How do I know if advertising is effective?
These are not rules for how to write effective advertising. Every copywriter has rules and methods that work for them, as it should be. Very few will consult a 12-point article when sitting down to create an advertisement and a 2-rule blog post would be no less presumptuous. These are rules for the rest of us to keep in mind when writing a creative strategy or evaluating creative work.
Rule 1: Impossible to tell someone about it without mentioning the product.
You know advertising is memorable when someone is willing and able to describe it. The retelling will only be as accurate and complete as the ad’s story was compelling. But the retelling doesn’t matter if the product isn’t part of the story.

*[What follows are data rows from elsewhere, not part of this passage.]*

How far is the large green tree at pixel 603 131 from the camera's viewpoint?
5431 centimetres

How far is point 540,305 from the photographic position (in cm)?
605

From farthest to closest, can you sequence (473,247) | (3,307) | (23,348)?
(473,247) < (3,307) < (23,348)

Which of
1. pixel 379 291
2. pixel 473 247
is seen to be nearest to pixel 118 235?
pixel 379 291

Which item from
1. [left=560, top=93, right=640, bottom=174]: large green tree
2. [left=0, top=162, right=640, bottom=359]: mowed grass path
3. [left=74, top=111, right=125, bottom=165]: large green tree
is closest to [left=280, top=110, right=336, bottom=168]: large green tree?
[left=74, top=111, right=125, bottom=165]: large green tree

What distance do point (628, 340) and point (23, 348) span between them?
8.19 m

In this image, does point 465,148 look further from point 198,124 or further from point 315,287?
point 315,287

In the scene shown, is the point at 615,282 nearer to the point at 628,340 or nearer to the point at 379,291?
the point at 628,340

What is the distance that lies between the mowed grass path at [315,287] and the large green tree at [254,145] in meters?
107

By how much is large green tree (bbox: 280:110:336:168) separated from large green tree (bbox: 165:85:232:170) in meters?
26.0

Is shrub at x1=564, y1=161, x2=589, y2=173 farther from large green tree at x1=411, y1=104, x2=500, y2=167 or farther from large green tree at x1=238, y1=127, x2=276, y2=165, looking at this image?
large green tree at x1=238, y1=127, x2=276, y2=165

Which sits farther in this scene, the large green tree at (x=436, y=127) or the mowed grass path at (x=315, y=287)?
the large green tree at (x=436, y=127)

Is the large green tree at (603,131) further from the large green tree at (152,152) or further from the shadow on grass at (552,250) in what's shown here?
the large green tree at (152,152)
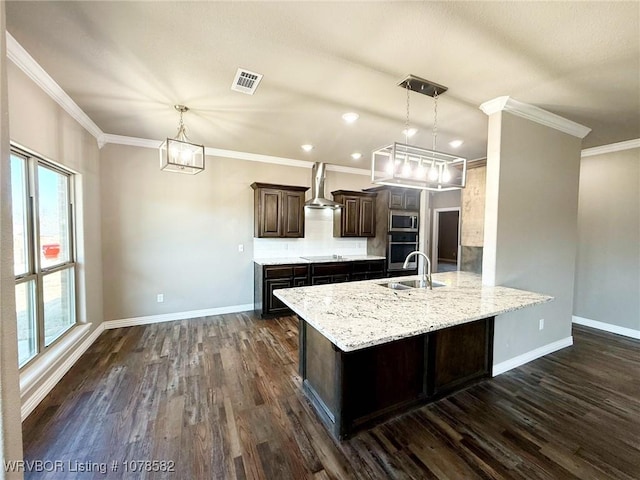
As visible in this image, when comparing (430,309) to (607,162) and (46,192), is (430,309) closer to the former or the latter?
(46,192)

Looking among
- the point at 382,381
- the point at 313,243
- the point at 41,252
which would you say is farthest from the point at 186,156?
the point at 313,243

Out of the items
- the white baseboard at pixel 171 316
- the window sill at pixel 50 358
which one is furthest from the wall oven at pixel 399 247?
the window sill at pixel 50 358

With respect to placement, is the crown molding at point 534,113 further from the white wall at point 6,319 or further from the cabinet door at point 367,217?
the white wall at point 6,319

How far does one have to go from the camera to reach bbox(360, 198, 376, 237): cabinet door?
17.3 ft

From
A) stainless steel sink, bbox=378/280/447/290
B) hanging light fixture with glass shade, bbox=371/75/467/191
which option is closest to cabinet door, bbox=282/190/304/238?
stainless steel sink, bbox=378/280/447/290

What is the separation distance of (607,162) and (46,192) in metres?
7.12

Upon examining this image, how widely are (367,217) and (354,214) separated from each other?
0.31m

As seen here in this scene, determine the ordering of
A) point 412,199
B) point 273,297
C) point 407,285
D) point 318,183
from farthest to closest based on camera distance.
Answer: point 412,199 < point 318,183 < point 273,297 < point 407,285

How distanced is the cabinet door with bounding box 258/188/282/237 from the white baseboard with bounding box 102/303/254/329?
1356mm

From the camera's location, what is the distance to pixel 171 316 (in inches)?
164

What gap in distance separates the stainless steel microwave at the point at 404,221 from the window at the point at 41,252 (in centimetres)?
473

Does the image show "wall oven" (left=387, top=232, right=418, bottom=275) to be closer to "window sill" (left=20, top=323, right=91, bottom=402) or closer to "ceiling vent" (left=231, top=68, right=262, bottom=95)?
"ceiling vent" (left=231, top=68, right=262, bottom=95)

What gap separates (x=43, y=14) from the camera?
158 centimetres

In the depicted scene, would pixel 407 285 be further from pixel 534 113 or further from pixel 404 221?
pixel 404 221
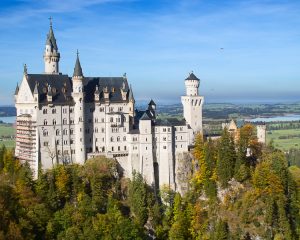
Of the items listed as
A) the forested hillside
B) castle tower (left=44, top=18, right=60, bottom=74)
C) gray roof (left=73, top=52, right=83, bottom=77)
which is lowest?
the forested hillside

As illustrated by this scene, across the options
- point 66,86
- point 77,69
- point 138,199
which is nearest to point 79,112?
point 66,86

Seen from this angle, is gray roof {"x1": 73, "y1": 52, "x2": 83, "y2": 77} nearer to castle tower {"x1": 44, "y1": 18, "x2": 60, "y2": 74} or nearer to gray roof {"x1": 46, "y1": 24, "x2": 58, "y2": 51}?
castle tower {"x1": 44, "y1": 18, "x2": 60, "y2": 74}

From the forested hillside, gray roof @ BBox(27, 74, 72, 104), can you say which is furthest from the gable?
the forested hillside

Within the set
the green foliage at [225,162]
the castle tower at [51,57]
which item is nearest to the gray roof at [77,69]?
the castle tower at [51,57]

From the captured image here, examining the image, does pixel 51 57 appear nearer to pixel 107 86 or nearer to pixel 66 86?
pixel 66 86

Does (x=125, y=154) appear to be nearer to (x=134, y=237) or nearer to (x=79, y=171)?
(x=79, y=171)

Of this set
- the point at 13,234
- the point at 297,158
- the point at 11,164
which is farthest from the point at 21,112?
the point at 297,158

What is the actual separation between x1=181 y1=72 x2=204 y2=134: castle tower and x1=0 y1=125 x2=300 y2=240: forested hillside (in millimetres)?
5845

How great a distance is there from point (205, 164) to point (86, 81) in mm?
25878

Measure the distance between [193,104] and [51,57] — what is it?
2755cm

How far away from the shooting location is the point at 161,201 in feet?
294

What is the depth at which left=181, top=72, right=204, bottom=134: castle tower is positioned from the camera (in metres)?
95.4

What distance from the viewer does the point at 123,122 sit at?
91.8 metres

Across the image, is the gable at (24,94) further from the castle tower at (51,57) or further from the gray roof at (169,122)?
the gray roof at (169,122)
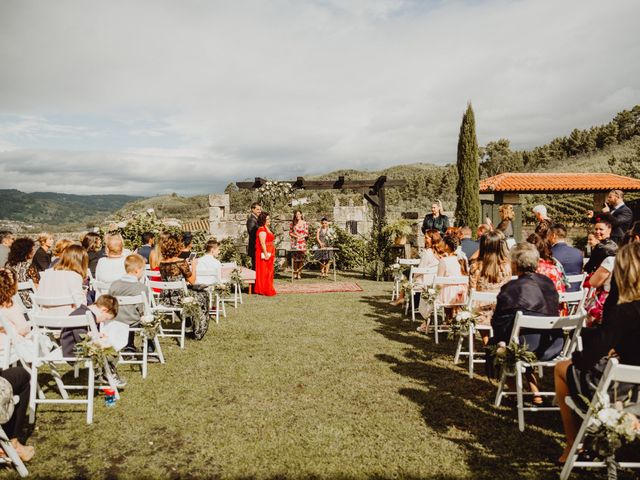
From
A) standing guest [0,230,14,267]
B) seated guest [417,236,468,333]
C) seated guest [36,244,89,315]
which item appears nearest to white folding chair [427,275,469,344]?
seated guest [417,236,468,333]

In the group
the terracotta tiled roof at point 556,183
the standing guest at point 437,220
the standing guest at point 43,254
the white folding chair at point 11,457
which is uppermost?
the terracotta tiled roof at point 556,183

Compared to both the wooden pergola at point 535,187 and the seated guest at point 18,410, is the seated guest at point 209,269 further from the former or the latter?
the wooden pergola at point 535,187

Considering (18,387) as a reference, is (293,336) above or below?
below

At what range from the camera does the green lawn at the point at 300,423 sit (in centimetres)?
293

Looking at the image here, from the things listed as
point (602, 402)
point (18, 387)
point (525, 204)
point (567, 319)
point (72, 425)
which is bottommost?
point (72, 425)

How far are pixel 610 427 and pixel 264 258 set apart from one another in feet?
24.6

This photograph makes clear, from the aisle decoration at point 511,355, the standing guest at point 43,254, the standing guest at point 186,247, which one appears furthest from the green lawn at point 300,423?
the standing guest at point 43,254

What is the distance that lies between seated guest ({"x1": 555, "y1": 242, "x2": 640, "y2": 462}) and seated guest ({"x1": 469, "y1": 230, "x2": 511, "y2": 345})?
1991 mm

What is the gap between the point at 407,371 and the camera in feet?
15.5

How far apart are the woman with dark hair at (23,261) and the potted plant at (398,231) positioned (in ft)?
26.0

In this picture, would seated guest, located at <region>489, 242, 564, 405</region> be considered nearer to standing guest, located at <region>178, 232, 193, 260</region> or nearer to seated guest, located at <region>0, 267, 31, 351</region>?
seated guest, located at <region>0, 267, 31, 351</region>

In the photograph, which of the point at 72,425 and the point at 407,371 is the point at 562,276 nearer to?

Two ads that make the product part of the story are Amazon’s tale of two friends, a priest and an imam, who order the same gift for one another, both using Amazon’s mobile app, and Metamucil’s “The Regulars,” in which three co-workers visit the restroom at the same time daily, due to the, uh, product benefit. (This latter example also shows you what a product demo can be, as well as offering a pack shot that goes with the story.)
Rule 2: Impossible to forget what brand created it.
You know advertising is persuasive when the recipient remembers the brand as well as the product. Common ways to improve the odds of success are a brand name linked to the product benefit (Chapstick, although they’ve let people use the name generically), a brand associated over the long-term with a clear positioning or benefit (Nike, athletic performance) or campaign elements consistent enough over time that they’re easily recognizable (IBM, still using the blue letterbox treatment for almost 20 years).
The two ads cited above follow this rule, too, mainly because the brand and product are so closely linked.
Be careful, however, because the degree of difficulty goes up if you’re launching a new product that would take your brand into an adjacent category or even segment.
DO try this at home
Be a consumer. Try this as you encounter advertising during the day, even/especially banner ads, billboards, any form of ad. See if it’s impossible for you to tell someone about the ad without mentioning the product, or impossible to forget what brand created it.
If you try this experiment at work — well, be careful. Look closely at messaging strategy and product portfolio. Almost every time, advertising that breaks these rules came from business strategy that failed to consider them in the first place.